Please patch the latest version of Wordpress with this and remove the 5.0 milestone! My client yet again had a down website due to this bug after upgrading wordpress.

#17 @SergeyBiryukov
11 months ago

  • Milestone changed from 5.0 to 4.9.9

4.9.8 is already at RC stage, moving to 4.9.9.

[42695] and [42702] would need a backport to the 4.9 branch.

#18 @mikeschroder
11 months ago

Given lack of feedback otherwise, and since it's affecting sites, I think it makes sense to go ahead and backport this.

This ticket was mentioned in Slack in #core-media by mike. View the logs.


10 months ago

This ticket was mentioned in Slack in #core-media by joemcgill.

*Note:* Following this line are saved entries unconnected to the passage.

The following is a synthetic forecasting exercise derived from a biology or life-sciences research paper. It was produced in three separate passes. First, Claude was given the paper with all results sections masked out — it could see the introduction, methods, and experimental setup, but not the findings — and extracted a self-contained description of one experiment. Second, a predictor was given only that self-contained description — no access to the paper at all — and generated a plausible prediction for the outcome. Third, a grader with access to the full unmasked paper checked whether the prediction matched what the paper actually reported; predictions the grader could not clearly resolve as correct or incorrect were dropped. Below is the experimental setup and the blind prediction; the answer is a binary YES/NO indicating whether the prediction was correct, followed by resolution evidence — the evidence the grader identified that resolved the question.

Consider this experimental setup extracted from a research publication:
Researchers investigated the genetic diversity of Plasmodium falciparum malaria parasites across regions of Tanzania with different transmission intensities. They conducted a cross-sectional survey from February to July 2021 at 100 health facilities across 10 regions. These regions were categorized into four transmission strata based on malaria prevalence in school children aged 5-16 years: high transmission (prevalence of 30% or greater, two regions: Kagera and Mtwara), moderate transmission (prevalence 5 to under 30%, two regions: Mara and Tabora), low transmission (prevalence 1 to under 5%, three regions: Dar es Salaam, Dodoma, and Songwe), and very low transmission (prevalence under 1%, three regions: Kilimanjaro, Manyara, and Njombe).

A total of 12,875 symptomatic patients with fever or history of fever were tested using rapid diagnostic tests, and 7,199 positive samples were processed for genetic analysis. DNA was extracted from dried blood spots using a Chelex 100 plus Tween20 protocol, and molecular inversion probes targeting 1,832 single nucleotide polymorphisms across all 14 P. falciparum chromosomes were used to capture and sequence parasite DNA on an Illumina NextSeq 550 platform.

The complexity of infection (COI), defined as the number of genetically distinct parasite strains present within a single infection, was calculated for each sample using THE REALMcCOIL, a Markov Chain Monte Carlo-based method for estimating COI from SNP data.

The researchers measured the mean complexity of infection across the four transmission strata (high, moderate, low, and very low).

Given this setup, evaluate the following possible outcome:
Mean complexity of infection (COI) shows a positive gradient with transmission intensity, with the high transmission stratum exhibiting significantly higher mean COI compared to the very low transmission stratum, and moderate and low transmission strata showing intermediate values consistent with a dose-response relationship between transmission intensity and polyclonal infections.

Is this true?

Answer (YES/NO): NO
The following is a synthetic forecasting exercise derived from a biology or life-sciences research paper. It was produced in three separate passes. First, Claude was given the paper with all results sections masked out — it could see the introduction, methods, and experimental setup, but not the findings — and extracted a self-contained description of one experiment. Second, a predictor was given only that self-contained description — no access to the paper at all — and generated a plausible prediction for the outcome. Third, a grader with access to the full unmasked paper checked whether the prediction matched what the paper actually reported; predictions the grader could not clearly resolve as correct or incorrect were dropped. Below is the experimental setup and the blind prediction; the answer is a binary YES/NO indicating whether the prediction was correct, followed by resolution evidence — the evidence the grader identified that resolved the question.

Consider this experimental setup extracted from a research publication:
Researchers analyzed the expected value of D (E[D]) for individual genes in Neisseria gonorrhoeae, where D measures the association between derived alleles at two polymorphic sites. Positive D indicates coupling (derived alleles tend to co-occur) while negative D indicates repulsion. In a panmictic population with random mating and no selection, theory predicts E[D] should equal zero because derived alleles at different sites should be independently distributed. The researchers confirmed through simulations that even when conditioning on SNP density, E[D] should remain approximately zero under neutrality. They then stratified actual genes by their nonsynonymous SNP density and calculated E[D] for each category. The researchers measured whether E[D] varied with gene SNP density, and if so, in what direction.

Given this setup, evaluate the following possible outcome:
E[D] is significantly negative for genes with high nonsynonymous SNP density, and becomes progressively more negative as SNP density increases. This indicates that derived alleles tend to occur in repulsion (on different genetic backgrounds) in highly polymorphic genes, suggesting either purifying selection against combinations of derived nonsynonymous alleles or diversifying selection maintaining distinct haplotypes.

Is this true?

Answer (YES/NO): NO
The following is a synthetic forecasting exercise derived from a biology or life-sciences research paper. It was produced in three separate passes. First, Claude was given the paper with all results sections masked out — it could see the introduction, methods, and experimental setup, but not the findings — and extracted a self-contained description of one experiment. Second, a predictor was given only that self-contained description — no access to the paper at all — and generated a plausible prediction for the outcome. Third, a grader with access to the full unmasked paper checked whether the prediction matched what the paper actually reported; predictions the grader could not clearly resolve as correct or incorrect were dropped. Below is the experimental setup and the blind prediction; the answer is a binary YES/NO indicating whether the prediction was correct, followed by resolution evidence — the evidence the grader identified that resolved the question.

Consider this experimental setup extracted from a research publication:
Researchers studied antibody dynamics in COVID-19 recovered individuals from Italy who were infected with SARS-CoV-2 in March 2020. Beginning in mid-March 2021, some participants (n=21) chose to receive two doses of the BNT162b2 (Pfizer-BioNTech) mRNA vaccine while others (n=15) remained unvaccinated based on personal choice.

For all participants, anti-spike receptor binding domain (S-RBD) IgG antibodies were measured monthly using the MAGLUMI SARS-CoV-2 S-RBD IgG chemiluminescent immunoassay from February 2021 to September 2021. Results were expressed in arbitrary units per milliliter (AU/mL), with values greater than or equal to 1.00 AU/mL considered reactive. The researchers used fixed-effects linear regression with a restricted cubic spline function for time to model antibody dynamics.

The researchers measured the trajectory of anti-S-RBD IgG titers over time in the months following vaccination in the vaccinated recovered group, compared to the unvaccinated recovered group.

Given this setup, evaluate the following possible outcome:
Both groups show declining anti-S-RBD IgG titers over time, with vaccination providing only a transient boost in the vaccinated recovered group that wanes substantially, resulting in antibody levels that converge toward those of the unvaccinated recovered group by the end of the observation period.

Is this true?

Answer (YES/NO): NO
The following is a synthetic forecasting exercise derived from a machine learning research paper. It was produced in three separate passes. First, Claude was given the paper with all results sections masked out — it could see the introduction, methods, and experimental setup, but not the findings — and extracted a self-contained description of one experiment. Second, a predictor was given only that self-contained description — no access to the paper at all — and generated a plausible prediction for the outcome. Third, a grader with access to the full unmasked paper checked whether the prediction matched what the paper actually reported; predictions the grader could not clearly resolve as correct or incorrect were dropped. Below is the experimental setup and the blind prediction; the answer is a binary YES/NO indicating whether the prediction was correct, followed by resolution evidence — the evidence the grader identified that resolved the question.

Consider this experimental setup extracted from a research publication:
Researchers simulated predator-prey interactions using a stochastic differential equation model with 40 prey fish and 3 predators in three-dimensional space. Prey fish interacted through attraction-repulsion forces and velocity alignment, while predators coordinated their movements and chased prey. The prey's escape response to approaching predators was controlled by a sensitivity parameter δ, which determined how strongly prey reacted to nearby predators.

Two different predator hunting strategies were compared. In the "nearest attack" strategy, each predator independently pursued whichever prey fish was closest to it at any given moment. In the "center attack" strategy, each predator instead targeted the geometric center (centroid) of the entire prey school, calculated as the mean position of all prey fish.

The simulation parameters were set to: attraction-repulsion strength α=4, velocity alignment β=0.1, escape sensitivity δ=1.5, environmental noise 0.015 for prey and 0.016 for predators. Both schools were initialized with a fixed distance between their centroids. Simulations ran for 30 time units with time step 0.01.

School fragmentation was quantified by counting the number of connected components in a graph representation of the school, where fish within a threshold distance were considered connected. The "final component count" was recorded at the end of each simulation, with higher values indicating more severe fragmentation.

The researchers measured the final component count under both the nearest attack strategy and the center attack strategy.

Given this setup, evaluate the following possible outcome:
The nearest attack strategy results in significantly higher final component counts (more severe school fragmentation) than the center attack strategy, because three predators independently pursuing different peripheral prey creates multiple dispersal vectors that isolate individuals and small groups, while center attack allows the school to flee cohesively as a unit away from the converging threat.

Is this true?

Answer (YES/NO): NO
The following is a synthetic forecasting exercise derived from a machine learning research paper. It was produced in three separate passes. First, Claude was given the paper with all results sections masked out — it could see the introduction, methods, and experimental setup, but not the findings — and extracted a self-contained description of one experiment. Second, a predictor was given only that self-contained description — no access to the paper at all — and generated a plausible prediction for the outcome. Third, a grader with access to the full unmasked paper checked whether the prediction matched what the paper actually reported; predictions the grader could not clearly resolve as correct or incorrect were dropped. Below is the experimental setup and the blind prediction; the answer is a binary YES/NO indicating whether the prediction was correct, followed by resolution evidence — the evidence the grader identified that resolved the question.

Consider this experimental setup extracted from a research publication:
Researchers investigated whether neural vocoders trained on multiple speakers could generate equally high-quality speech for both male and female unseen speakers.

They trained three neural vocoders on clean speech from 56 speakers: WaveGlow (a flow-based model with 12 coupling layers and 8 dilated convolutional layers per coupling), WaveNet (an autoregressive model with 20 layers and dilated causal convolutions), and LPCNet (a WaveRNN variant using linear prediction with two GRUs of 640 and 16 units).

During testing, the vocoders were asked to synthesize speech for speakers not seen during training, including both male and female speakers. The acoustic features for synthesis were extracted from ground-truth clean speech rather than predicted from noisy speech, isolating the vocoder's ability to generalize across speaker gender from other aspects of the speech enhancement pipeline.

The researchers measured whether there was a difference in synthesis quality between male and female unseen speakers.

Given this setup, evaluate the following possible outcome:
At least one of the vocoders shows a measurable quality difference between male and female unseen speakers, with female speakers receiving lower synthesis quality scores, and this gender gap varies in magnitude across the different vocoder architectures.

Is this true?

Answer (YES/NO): NO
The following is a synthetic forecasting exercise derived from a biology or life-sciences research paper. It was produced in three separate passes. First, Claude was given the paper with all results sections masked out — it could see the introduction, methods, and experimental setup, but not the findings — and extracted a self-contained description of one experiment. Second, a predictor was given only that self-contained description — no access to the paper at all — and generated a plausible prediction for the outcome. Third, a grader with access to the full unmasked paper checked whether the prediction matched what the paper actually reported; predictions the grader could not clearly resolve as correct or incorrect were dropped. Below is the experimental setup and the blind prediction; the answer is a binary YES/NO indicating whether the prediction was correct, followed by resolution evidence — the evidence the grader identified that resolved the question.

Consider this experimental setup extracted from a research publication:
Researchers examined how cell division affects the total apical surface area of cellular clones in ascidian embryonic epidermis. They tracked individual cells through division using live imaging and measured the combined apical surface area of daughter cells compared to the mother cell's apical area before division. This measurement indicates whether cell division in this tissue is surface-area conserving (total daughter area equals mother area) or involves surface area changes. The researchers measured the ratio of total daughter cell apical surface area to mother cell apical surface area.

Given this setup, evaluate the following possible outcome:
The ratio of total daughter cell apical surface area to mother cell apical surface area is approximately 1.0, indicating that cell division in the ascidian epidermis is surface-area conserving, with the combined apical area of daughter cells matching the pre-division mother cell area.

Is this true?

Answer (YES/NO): NO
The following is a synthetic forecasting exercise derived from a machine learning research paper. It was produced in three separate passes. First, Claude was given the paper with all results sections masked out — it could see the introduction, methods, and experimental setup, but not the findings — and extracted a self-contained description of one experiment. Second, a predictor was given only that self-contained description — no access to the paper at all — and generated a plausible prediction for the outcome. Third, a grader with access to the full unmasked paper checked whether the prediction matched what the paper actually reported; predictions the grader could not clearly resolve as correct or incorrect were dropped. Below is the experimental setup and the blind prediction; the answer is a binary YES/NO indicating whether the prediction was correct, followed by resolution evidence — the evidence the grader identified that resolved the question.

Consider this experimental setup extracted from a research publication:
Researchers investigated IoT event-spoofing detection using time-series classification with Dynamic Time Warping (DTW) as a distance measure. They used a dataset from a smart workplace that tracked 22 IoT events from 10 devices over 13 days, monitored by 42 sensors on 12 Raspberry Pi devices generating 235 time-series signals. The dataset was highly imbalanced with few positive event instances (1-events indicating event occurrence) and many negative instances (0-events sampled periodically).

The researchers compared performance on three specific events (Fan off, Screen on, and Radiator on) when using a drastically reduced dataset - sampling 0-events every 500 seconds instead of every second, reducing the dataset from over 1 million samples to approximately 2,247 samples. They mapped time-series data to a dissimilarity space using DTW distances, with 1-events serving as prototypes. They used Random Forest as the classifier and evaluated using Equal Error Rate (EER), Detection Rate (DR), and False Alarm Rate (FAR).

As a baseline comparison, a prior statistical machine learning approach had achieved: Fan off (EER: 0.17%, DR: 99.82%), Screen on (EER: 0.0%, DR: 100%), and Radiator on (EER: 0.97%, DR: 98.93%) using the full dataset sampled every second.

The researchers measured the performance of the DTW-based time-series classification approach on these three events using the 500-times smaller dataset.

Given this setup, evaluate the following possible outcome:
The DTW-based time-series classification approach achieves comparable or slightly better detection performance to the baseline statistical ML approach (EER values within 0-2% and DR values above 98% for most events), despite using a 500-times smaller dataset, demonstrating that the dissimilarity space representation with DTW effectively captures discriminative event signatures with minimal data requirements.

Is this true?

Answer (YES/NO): NO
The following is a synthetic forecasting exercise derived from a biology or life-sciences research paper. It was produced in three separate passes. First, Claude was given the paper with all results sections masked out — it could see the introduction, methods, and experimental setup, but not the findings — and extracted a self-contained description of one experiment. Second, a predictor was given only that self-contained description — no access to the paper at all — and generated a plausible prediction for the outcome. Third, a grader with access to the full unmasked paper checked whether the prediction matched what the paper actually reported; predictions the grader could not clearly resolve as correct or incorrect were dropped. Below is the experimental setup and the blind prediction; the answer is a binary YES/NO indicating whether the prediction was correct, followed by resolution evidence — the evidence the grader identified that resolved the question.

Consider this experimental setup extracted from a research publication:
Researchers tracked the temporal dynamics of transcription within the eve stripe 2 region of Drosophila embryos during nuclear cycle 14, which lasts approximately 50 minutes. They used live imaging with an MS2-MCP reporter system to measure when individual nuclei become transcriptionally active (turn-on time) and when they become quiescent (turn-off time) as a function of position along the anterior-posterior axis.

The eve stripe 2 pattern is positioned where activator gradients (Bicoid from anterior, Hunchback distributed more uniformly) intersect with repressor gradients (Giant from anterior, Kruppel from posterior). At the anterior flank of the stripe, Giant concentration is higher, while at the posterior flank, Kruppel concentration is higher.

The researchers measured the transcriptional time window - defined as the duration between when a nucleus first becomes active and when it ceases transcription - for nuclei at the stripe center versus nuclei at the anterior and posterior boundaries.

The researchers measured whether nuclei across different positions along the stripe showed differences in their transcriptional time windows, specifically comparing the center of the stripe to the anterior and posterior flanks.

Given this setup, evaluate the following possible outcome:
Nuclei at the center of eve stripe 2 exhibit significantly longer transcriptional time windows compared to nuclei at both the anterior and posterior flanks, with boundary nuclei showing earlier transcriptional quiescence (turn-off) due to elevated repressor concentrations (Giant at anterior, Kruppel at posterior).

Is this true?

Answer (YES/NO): YES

View the logs.


10 months ago

#21 @joemcgill
10 months ago

  • Owner changed from dhanendran to mikeschroder
  • Status changed from reopened to assigned

@mikeschroder agreed to handle the backport to 4.9.9.

#22 @mikeschroder
9 months ago

  • Resolution set to fixed
  • Status changed from assigned to closed

In 43649:

Media: In WP_Image_Editor::make_image(), close previously opened output buffer if the file could not be created.

In addition to the merge noted below, includes important brackets added in [42343].

Props dhanendran, gnif, sergey.
Merges [42695] and [42702] to the 4.9 branch.
Fixes #43255.

#23 @pento
9 months ago

  • Keywords fixed-major removed
  • Milestone changed from 4.9.9 to 5.0
  • Resolution fixed deleted
  • Status changed from closed to reopened

[43649] can be ported to 5.0. After 5.0, it needs to be reverted from the 4.9 branch (add fixed-major after the port, and leave the issue open).

#24 @SergeyBiryukov
9 months ago

  • Resolution set to fixed
  • Status changed from reopened to closed

In 43717:

Media: In WP_Image_Editor::make_image(), close previously opened output buffer if the file could not be created.

In addition to the merge noted below, includes important brackets added in [42343].

Props dhanendran, gnif, SergeyBiryukov.
Merges [42695] and [42702] to the 5.0 branch.
Fixes #43255.

#25 @SergeyBiryukov
9 months ago

  • Keywords fixed-major added
  • Resolution fixed deleted
  • Status changed from closed to reopened

Reopening for a revert from the 4.9 branch per comment:23.

#26 @pento
9 months ago

  • Keywords fixed-5.0 added

#27 @SergeyBiryukov
6 months ago

  • Milestone changed from 5.0 to 4.9.9
  • Resolution set to fixed
  • Status changed from reopened to closed

4.9.9 shipped with [43649], I think it's too late to revert at this point :)

Note: See TracTickets for help on using tickets.